> [Selected excerpt]:
○ ○ ○

My guest on this special episode of The John-Henry Westen Show is Mother Miriam, recorded on the eve of her final vows in religion – witnessed by Bishop Strickland – to discuss her own reaction to his potential removal and what it means to be a religious.

Remarking on laypeople’s response to the visitation, Mother tells me that should Strickland be removed, “the people will be just keeping their fingers crossed that a good bishop comes,” stressing that they “don’t know” what will happen in the event of Strickland’s removal, or does he know what is happening.

Commenting on what Strickland has done in the meantime, Mother tells me that he is “doubling his efforts to be who he’s called to be as a bishop.”

“He’s speaking out more than ever before, he is spending every second at every parish in the entire diocese taking care of the sheep,” Mother states, adding that if Strickland sees that he has to leave, he wants to make sure that the diocese is doing well. Mother also maintains that the two bishops sent to visit Strickland, Bishop Dennis Sullivan of Camden, New Jersey, and Bishop Geral Kicanas of Tuscon, Arizona, came to “silence him.” 

“You can’t silence him,” Mother declares. “He’s not radical; he’s just preaching salvation.”

Mother also touches upon the upcoming “Defending Our Faith” Conference set up by the faithful of the Diocese of Tyler in support of Strickland, maintaining that “his flock [loves] him.”

When I ask her why people should come to support Strickland, she says, “If I find a good bishop, I’d cross the ocean for him.”

“A fearless, good bishop, who is teaching the faith once delivered to the saints, I’d go anywhere to support him, and to be with him and to be encouraged by him,” Mother declares. “So, in my mind, I wish the world would show up, the whole world.”

“I think what they’ve rented [for the conference] holds about a thousand people. I’d like to see 10,000 people flood that place and show the Vatican how hungry the sheep are for truth and for a true shepherd.”

Returning to the issue of Strickland’s potential removal, Mother comments on moving bishops in general.

Reacting to my mention of the Kwasniewski interview, Mother maintains that “if he’s a good bishop, nobody wants him to move. Nobody wants him to be replaced.” 

“It has the sense of being a job, because sheep know the shepherd’s voice, and he wouldn’t leave them,” Mother adds. “I think the bishops to … move around like that is, it doesn’t feel Catholic … It feels Protestant also, moving all over the place, and people choosing their churches and all that.”

“But of course, if it’s a bad bishop, you want him to be moved,” Mother explains. Touching upon the issue of bad bishops, Mother explains that treating the priesthood as a “career” makes her ill, and that the way the bishops have “have fallen” is “shocking” to her. “How could they have had genuine faith, and had position and power and falsehood and everything else take over, let alone immorality?” Mother asks. “It’s just awful.”

“I live 24/7 for souls to be saved,” Mother stresses. “I don’t want anything else. I’m embarrassed before the world for the … dirty laundry of the Catholic Church being exposed. I’m embarrassed of what’s happening and being reported all over the news. It’s just so horrible.”

○ ○ ○

> [Data excerpt]:
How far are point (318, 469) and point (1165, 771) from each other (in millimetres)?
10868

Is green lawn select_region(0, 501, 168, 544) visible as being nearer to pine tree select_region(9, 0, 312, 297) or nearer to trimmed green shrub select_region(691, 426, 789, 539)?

○ ○ ○

> [What you need to do]:
1/ According to the interview excerpt, about how many people does the space rented for the conference hold?
2/ Please repeat the interview excerpt word for word, from "When I ask her" up to and including "bishops in general.".
The listing has no connection to the interview excerpt.

> [Exercise results]:
1/ About a thousand people.

2/
When I ask her why people should come to support Strickland, she says, “If I find a good bishop, I’d cross the ocean for him.”

“A fearless, good bishop, who is teaching the faith once delivered to the saints, I’d go anywhere to support him, and to be with him and to be encouraged by him,” Mother declares. “So, in my mind, I wish the world would show up, the whole world.”

“I think what they’ve rented [for the conference] holds about a thousand people. I’d like to see 10,000 people flood that place and show the Vatican how hungry the sheep are for truth and for a true shepherd.”

Returning to the issue of Strickland’s potential removal, Mother comments on moving bishops in general.